The Coordinator forwards request_opts to the FactoryRouter, which folds the values into %FactoryConfig{}, which the Factory reads to configure the FileSystem middleware.

Where to Start the Filesystem

The filesystem must be started before the agent, so the right place is wherever your application first needs it — typically the LiveView mount/3.

# In your LiveView
def mount(_params, _session, socket) do
  user_id = socket.assigns.current_scope.user.id

  filesystem_scope =
    case MyApp.Agents.Setup.ensure_user_filesystem(user_id) do
      {:ok, scope} -> scope
      {:error, reason} ->
        Logger.warning("Failed to start filesystem: #{inspect(reason)}")
        nil
    end

  {:ok, assign(socket, filesystem_scope: filesystem_scope)}
end

Since ensure_filesystem/3 is idempotent, it is safe to call on every mount. If the FileSystemServer is already running for that scope key, the call is a no-op that returns the existing PID.
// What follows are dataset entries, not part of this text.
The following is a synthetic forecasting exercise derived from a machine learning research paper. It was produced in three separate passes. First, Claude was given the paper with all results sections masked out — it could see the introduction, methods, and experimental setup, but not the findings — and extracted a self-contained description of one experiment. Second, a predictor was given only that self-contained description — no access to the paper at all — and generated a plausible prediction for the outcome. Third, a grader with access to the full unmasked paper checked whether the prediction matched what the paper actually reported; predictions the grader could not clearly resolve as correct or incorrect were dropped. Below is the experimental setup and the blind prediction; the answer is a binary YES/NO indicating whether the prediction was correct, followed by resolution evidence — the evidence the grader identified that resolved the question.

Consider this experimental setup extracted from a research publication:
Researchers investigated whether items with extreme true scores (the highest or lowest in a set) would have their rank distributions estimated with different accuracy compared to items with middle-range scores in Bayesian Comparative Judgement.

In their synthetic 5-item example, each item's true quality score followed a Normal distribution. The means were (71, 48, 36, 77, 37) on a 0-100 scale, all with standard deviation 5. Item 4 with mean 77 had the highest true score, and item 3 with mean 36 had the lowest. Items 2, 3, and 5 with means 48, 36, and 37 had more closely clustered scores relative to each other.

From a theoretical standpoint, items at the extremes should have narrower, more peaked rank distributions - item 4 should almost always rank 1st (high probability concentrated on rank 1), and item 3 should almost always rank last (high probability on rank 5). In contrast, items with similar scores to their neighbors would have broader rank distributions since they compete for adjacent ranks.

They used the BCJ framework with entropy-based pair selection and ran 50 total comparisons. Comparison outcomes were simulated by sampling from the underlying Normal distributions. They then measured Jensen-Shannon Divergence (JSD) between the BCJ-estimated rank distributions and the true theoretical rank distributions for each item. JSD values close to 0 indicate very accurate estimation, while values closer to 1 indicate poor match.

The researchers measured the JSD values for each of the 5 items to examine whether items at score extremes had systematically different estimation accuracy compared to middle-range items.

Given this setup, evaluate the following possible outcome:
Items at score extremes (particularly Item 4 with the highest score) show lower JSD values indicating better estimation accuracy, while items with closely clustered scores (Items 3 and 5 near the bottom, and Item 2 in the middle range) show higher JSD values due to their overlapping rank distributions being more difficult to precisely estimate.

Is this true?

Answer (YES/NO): NO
The filesystem continues running after the LiveView disconnects and the agent shuts down due to inactivity. It persists for the lifetime of your application process (or until explicitly stopped), so returning users find their files intact.

Scoping Strategies

The scope key determines how files are isolated and shared:

For most user-facing chat applications, user-scoped is the right default. It lets the agent's files accumulate across conversations, creating a persistent long-term memory.

Seeding Files for New Users

When a user's storage directory doesn't exist yet, you can copy template files to give them a helpful starting point. Check for the directory before starting the filesystem:

defmodule MyApp.Agents.Setup do
  alias Sagents.FileSystem
  alias Sagents.FileSystem.{FileSystemConfig, Persistence.Disk}

  def ensure_user_filesystem(user_id) do
    storage_path = user_storage_path(user_id)
    scope_key = {:user, user_id}

    # Seed template files for new users before starting the server
    if not File.exists?(storage_path) do
      File.mkdir_p!(storage_path)
      seed_new_user_files(storage_path)
    end

    {:ok, fs_config} = FileSystemConfig.new(%{
      base_directory: "Memories",
      persistence_module: Disk,
      debounce_ms: 5_000,
      storage_opts: [path: storage_path]
    })

    case FileSystem.ensure_filesystem(scope_key, [fs_config]) do
      {:ok, _pid} -> {:ok, scope_key}
      {:error, reason} -> {:error, reason}
    end
  end

  defp seed_new_user_files(storage_path) do
    template_path = Path.join(:code.priv_dir(:my_app), "new_user_template")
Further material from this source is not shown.